After external validation, the extended SPI may contribute to the discharge decision on ward rounds in internal medicine patients. Even if the score does not identify all patients, the assessment may help to judge the situation early and ease the professional judgment and referral recommendation (Warter, 2020). The interprofessional coordination and discussion could be supported for clinical decision making in discharge planning and organisation. We see the potential clinical use as follows: The adapted scoring with the addition of age and gender can be used to screen patients shortly after their admission into a hospital.
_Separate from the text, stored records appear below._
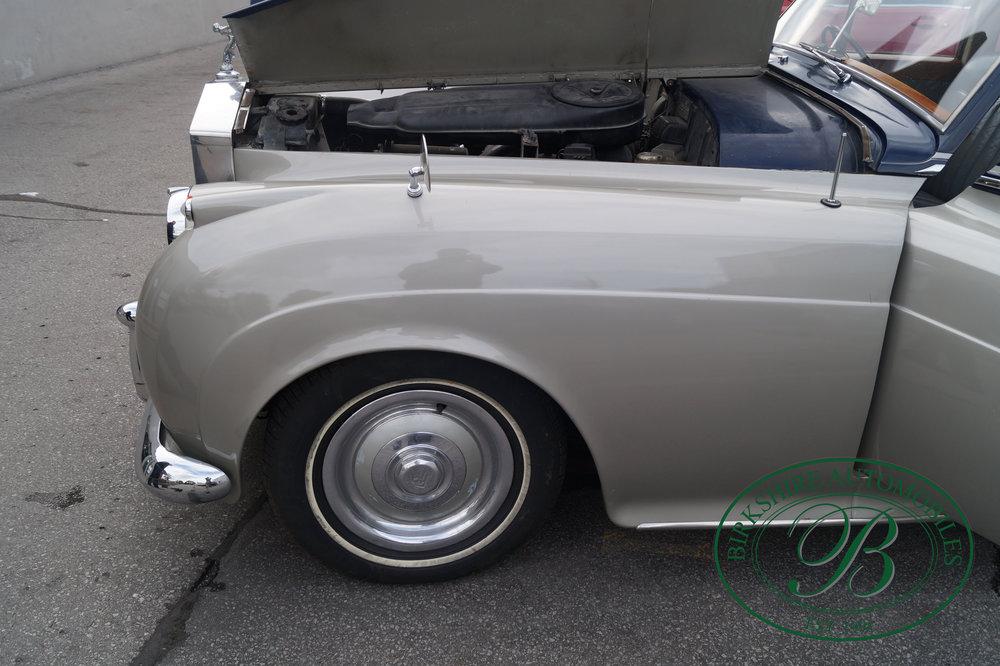 Birkshire Automobiles 1960 Rolls Royce Silver Cloud.jpg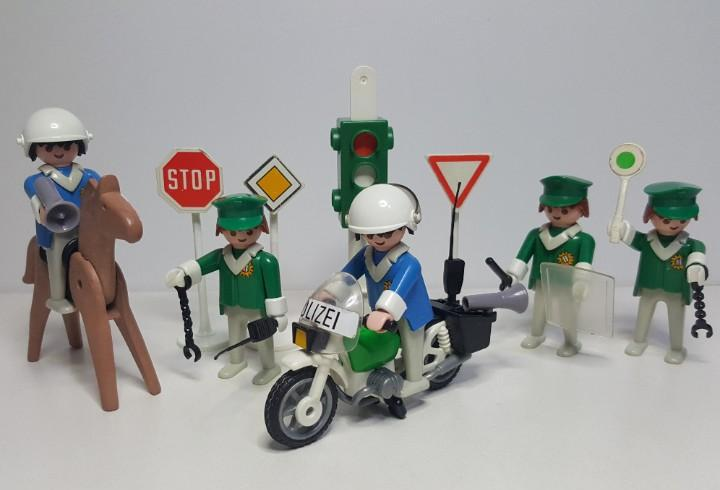Policia antidisturbios playmobil 3494 antiguo agente trafico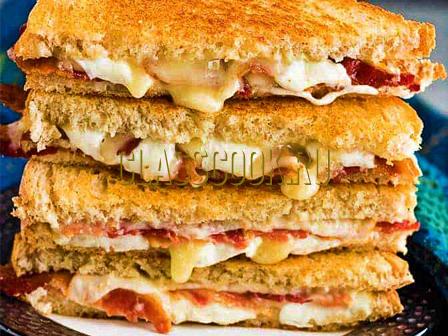 Сэндвич с сыром.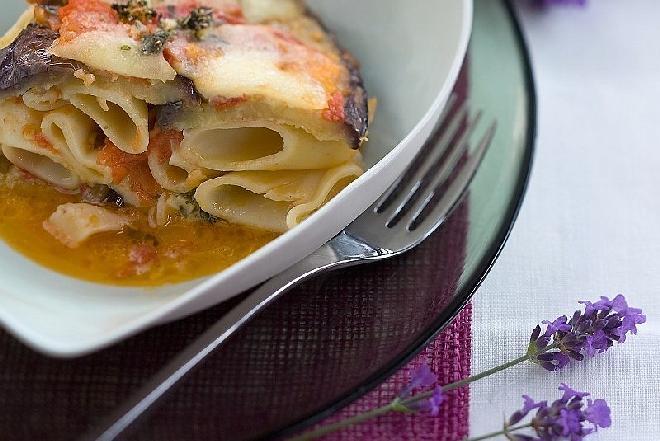 Zapiekanka z makaronu z bakłażanem i mozzarellą: przepis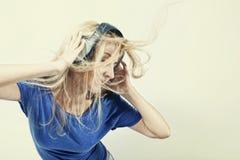 Mujer joven que canta con los auriculares Fotografía de archivo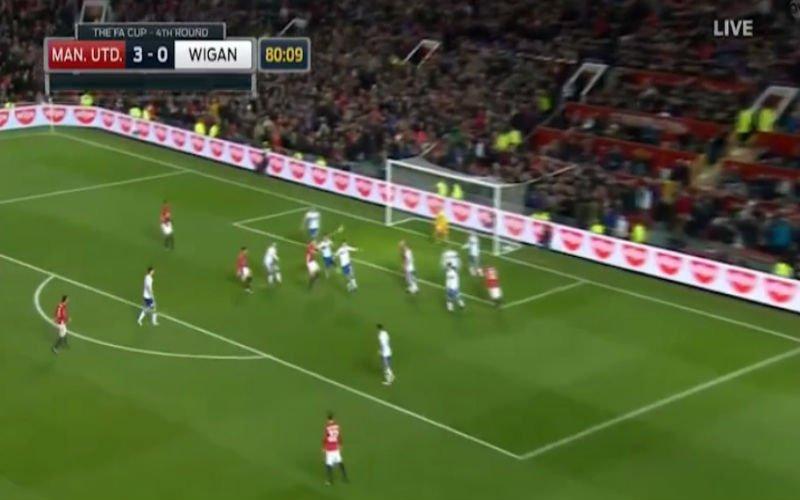 Schweinsteiger mag na een jaar nog eens starten en scoort... met een omhaal (Video)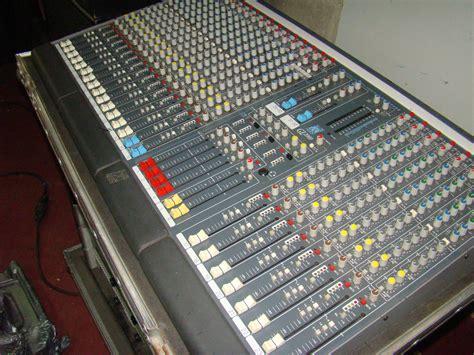 Mixer Allen Heath Gl allen heath gl2000 424 image 347159 audiofanzine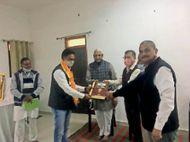 राम मंदिर निर्माण के लिए विधायक आक्या ने 15 लाख और पूर्व मंत्री कृपलानी ने पांच लाख रुपए भेंट किए|चित्तौड़गढ़,Chittorgarh - Dainik Bhaskar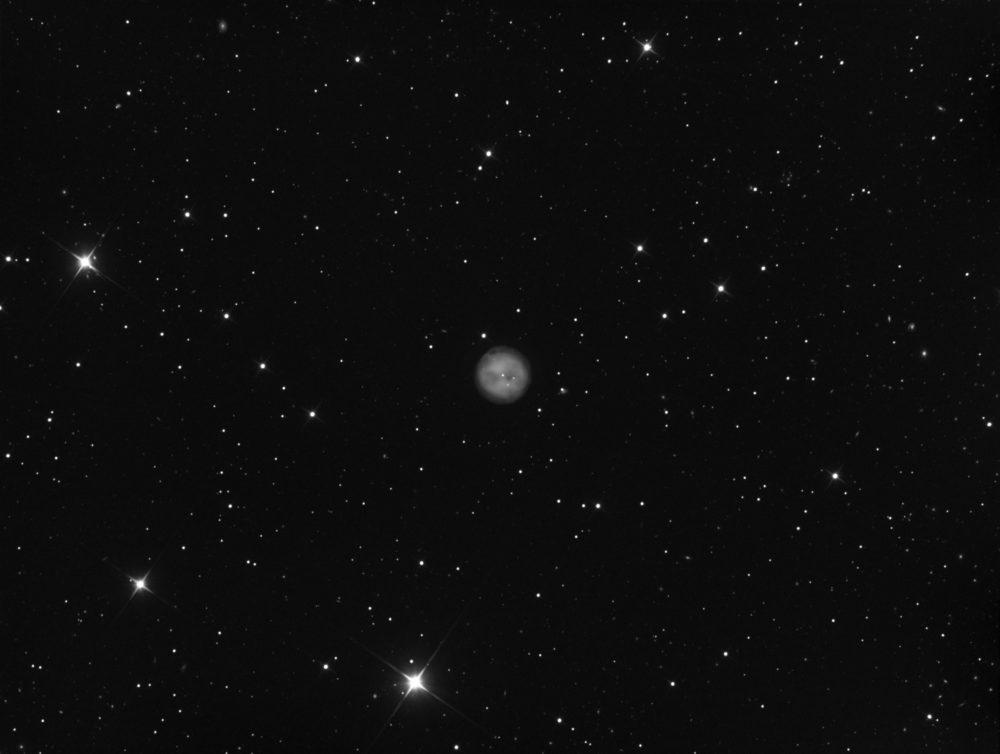 Messier 97 N&B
This allows quick identification of patients with a raised probability for transfer to a PAC facility after the hospital stay. Further validations with a bigger sample size in another cohort of patients and the combination of the SPI with additional predictors, like frailty, abilities in activities of daily living, and absence of an informal caregiver, are needed. As Koch (2019) found, there is potential that the SPI may provide a timely assessment in combination with other scores like the post-acute care discharge score (PACD) to enable staff to engage social service more quickly.